Yesterday, Broc Romanek noted the continuing interest in mandating disclosure of political spending by corporations. See Battle Lines Being Drawn: Political Spending Disclosures. We are also seeing activity here in California.
Last week, Senator Noreen Evans introduced SB 121 to require any corporation that has shareholders located in California and that makes a contribution or expenditure (as defined):
to issue a report on the political expenditures of the corporation in the previous fiscal year, and
to notify shareholders not less than 24 hours prior to each political contribution during the fiscal year, by specified means, including posting the report and notification on the corporation’s Internet Web site, if any.

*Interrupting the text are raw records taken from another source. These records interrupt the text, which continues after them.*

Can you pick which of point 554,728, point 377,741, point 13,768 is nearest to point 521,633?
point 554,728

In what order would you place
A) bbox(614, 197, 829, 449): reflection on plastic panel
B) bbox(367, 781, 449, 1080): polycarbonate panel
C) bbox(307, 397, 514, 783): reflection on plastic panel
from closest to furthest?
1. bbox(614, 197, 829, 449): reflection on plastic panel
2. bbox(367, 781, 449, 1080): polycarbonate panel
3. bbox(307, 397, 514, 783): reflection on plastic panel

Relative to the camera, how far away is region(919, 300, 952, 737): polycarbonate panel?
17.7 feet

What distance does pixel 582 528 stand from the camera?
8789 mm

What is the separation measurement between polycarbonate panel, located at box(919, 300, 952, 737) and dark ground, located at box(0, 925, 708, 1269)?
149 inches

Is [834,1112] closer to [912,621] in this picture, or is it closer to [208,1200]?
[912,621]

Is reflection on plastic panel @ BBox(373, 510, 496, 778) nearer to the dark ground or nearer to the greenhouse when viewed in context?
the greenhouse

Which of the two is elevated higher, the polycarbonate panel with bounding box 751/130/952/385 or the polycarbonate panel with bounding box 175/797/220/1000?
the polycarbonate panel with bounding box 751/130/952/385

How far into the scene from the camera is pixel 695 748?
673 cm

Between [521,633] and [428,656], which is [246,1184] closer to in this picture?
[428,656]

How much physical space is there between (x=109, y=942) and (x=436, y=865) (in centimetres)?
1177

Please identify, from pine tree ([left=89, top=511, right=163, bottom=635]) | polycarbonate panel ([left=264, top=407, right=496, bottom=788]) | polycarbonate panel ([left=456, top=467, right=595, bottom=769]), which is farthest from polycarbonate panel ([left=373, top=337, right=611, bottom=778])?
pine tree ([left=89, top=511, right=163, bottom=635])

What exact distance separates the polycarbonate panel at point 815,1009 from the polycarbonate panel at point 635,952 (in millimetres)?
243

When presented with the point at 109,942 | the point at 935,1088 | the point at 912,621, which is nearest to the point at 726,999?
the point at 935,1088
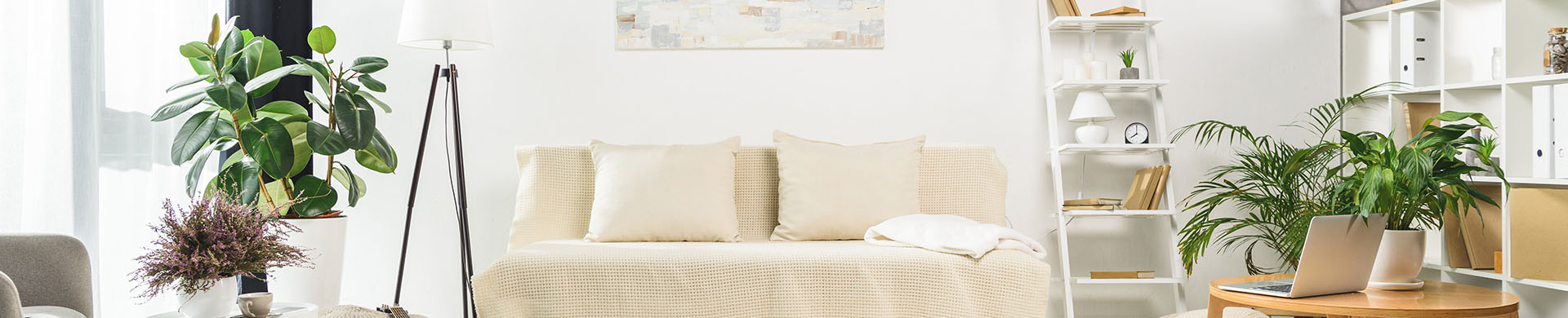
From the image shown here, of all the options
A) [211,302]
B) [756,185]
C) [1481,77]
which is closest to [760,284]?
[756,185]

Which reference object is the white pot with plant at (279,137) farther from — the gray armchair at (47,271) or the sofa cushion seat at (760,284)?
the sofa cushion seat at (760,284)

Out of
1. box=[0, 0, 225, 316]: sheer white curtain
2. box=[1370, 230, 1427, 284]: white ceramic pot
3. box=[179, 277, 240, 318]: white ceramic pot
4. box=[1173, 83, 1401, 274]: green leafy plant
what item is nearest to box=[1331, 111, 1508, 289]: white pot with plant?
box=[1370, 230, 1427, 284]: white ceramic pot

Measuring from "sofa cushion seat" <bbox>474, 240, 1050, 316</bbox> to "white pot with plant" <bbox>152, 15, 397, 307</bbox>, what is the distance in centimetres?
83

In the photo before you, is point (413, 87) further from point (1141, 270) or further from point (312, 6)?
point (1141, 270)

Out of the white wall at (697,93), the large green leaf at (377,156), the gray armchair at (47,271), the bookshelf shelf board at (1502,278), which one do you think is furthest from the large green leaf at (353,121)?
the bookshelf shelf board at (1502,278)

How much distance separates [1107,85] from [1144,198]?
42 cm

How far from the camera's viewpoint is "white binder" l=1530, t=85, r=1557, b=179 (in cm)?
265

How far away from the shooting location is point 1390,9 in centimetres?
321

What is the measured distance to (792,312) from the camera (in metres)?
2.39

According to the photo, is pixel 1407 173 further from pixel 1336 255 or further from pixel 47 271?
pixel 47 271

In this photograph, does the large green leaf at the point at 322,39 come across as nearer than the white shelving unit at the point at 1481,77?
No

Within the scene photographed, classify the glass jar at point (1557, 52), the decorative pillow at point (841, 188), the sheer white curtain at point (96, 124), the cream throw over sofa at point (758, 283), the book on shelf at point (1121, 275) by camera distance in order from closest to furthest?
the sheer white curtain at point (96, 124)
the cream throw over sofa at point (758, 283)
the glass jar at point (1557, 52)
the decorative pillow at point (841, 188)
the book on shelf at point (1121, 275)

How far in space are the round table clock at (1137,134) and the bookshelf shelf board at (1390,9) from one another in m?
0.90

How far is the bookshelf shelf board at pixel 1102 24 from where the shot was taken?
322 cm
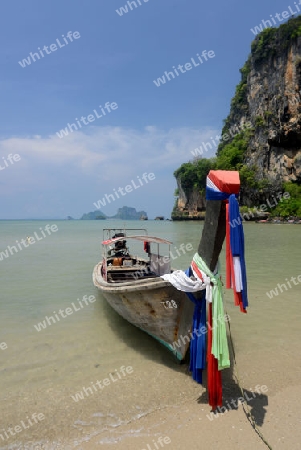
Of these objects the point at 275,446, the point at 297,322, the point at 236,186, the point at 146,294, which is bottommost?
the point at 297,322

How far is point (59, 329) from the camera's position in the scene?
22.0 feet

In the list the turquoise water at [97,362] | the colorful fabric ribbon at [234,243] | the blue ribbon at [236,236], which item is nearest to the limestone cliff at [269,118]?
the turquoise water at [97,362]

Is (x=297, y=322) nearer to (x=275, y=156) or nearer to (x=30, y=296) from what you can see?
(x=30, y=296)

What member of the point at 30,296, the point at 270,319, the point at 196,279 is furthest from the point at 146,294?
the point at 30,296

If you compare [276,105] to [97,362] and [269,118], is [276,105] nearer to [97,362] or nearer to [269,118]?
[269,118]

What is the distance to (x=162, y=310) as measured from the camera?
15.8ft

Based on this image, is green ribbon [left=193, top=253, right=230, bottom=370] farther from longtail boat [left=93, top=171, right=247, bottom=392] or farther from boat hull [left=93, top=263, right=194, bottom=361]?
boat hull [left=93, top=263, right=194, bottom=361]

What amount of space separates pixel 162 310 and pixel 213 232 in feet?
5.30

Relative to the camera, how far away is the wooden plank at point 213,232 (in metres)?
3.85

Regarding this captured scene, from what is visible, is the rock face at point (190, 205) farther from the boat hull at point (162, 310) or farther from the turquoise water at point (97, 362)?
the boat hull at point (162, 310)

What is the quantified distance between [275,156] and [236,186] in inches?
1694

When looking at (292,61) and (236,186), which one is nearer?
(236,186)

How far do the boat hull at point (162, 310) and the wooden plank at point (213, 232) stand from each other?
0.75 meters

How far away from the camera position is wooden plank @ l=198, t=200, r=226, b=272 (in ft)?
12.6
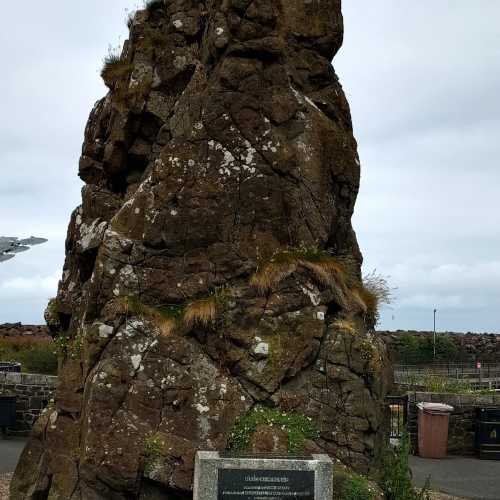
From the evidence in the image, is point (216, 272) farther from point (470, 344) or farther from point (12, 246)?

This bill is very similar to a bill, SB 982, introduced last year by Senator Evans. See Bill Seeks To Mandate Corporate Political Disclosures. That bill was referred to the Senate Banking and Financial Institutions Committee but the hearing was cancelled at the author’s request.
In the other house, Assemblymember Mike Gatto has even more ambitious plans. He has introduced AJR 1 which requests Congress to call a constitutional convention pursuant to Article V of the United States Constitution “for the sole purpose of proposing an amendment to the United States Constitution that would limit corporate personhood for purposes of campaign finance and political speech and would further declare that money does not constitute speech and may be democratically limited . . . .”
As discussed in this November 2011 post, the California Public Employees’ Retirement System amended its principles of corporate governance to recommend that corporate boards ”disclose on an annual basis the amounts and recipients of monetary and non-monetary contributions made by the company during the prior fiscal year”.